PROBLEM DETAILS: Give back every line of the data exactly. Pictures are not part of the copy.

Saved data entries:

/---

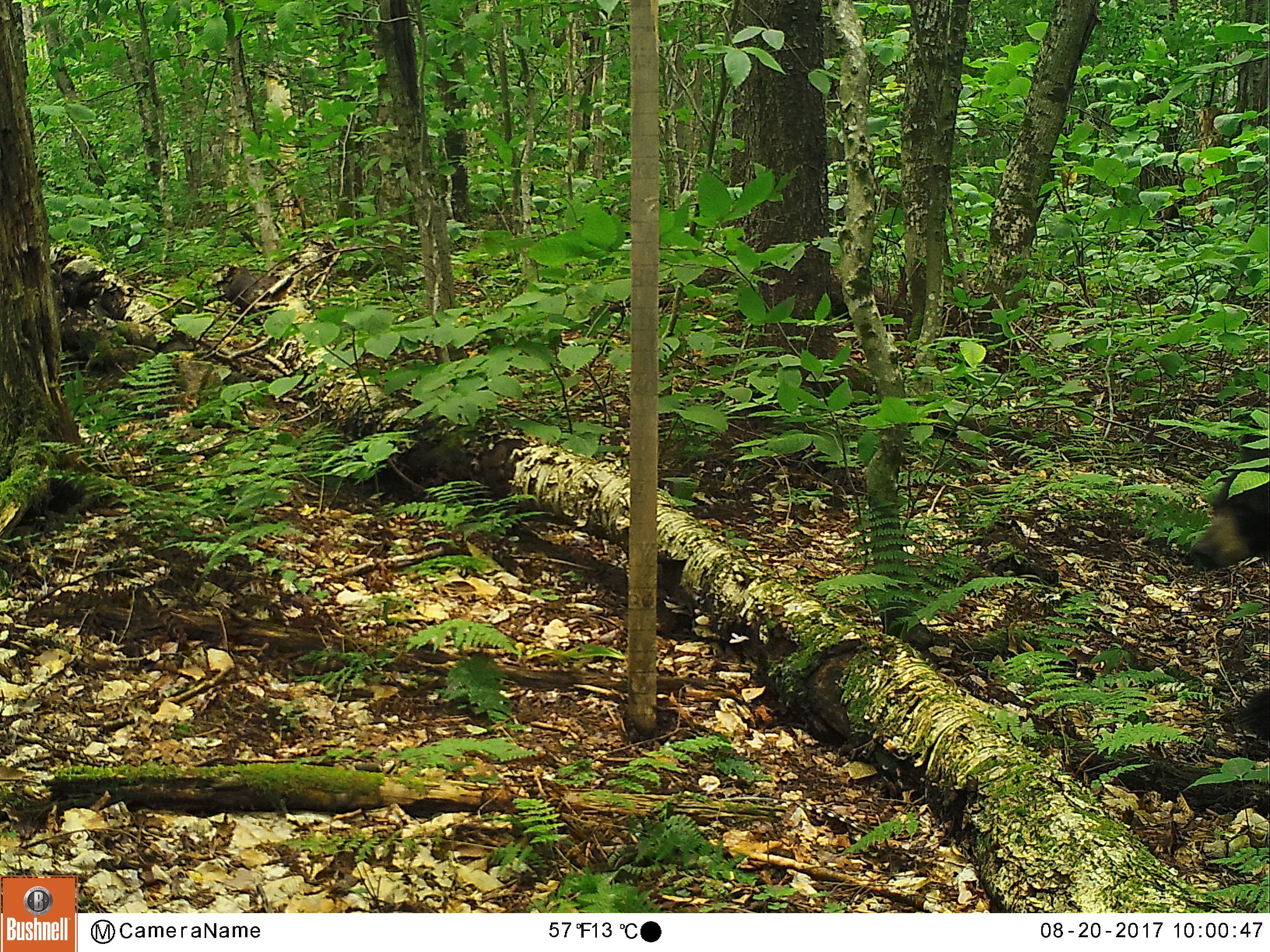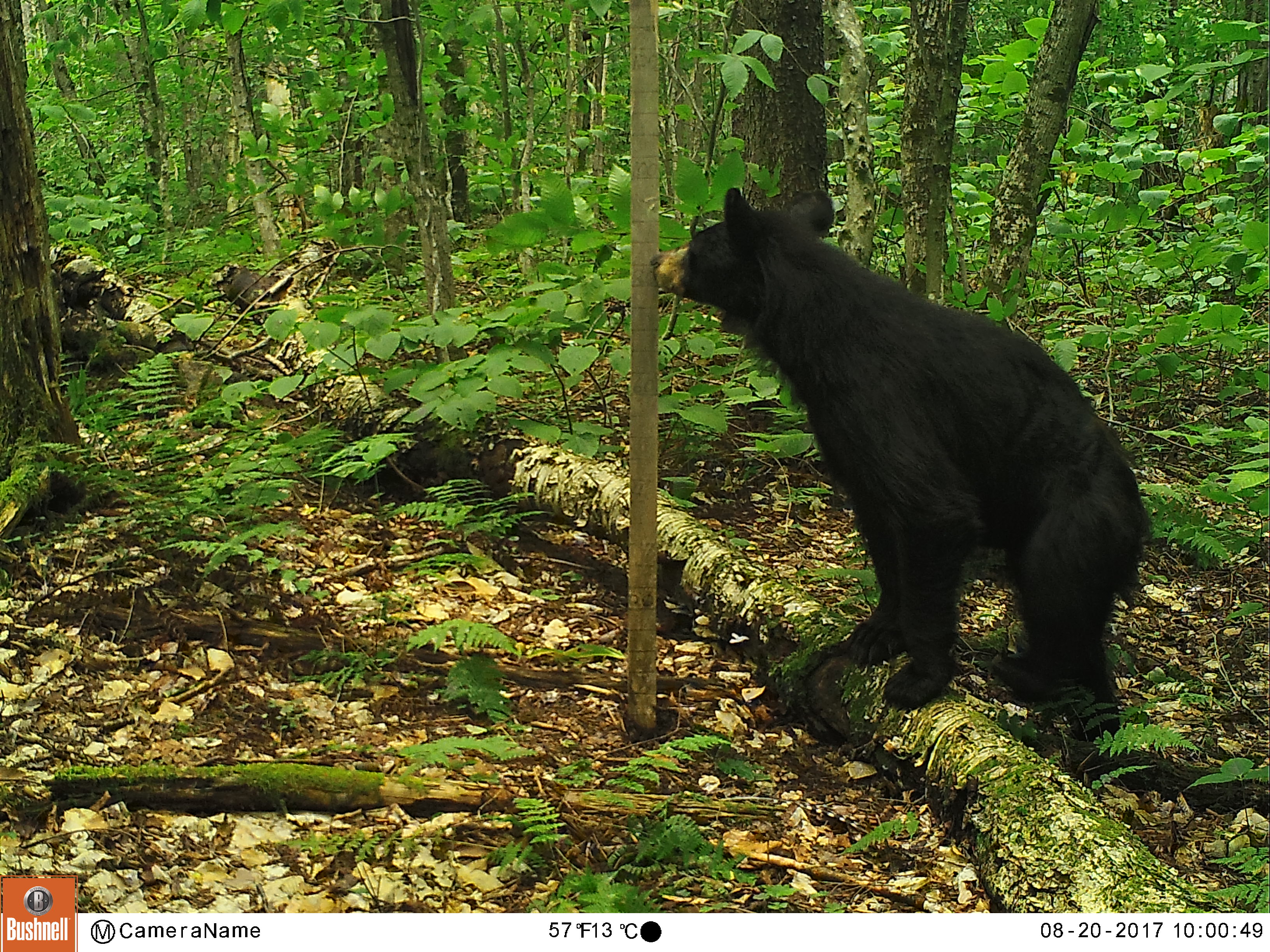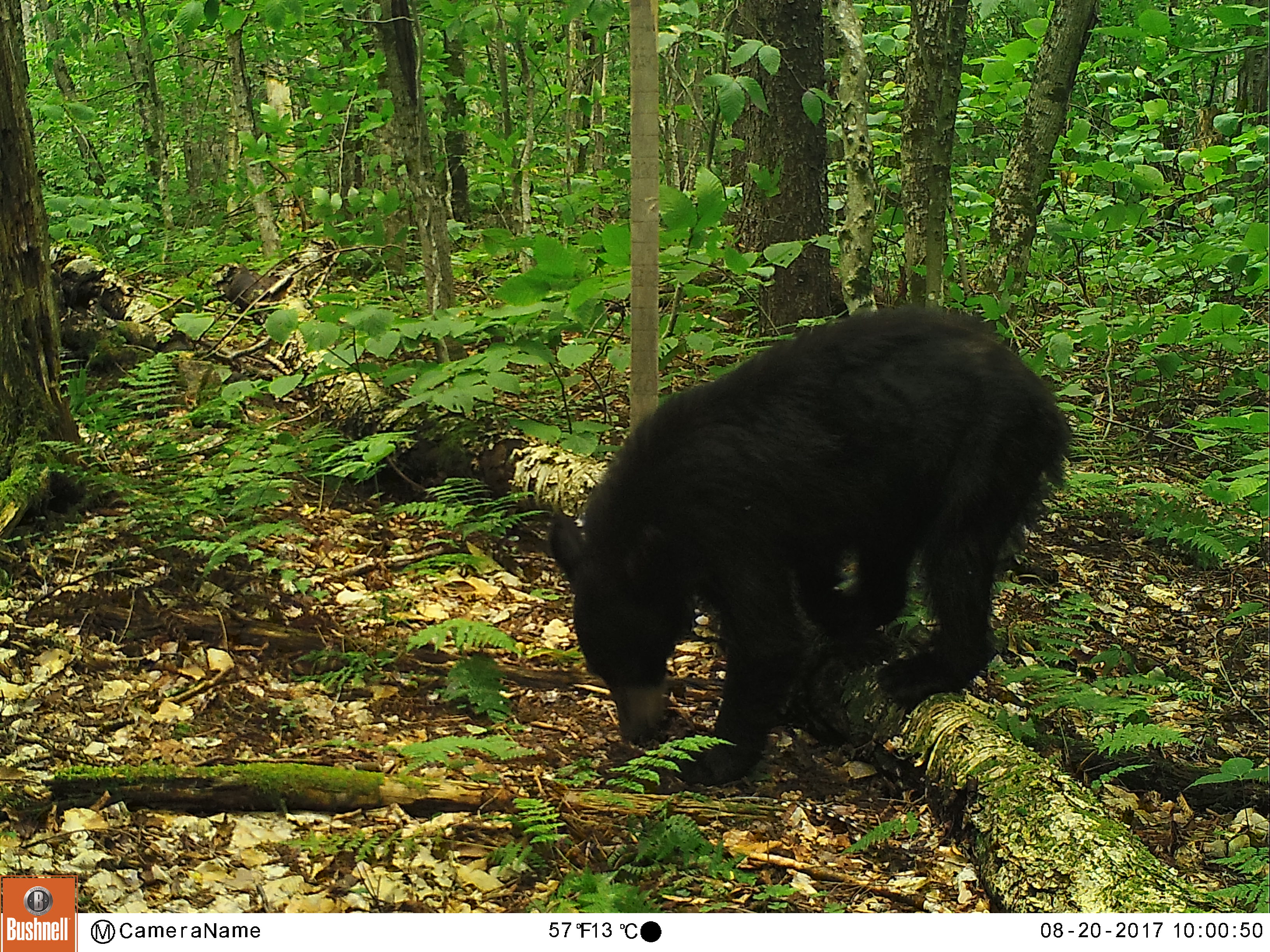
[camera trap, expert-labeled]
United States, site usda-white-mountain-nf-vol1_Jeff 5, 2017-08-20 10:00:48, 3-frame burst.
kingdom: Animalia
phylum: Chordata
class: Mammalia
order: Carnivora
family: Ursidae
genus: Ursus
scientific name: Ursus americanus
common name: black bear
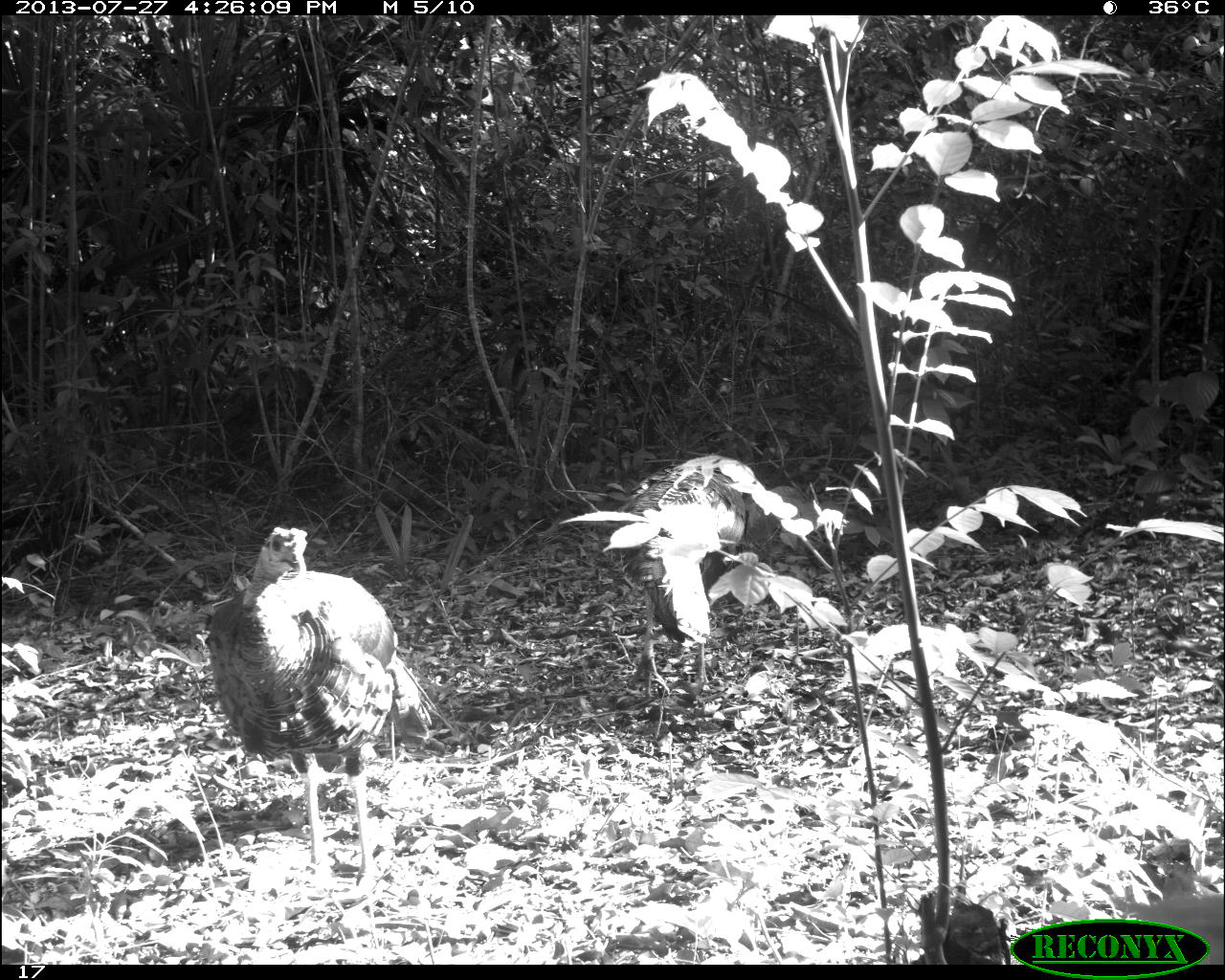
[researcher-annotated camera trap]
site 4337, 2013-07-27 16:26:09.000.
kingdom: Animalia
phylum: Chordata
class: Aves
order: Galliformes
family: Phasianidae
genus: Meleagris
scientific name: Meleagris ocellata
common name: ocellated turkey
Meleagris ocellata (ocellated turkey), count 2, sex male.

\---

REPLY:
[camera trap, expert-labeled]
United States, site usda-white-mountain-nf-vol1_Jeff 5, 2017-08-20 10:00:48, 3-frame burst.
kingdom: Animalia
phylum: Chordata
class: Mammalia
order: Carnivora
family: Ursidae
genus: Ursus
scientific name: Ursus americanus
common name: black bear
[researcher-annotated camera trap]
site 4337, 2013-07-27 16:26:09.000.
kingdom: Animalia
phylum: Chordata
class: Aves
order: Galliformes
family: Phasianidae
genus: Meleagris
scientific name: Meleagris ocellata
common name: ocellated turkey
Meleagris ocellata (ocellated turkey), count 2, sex male.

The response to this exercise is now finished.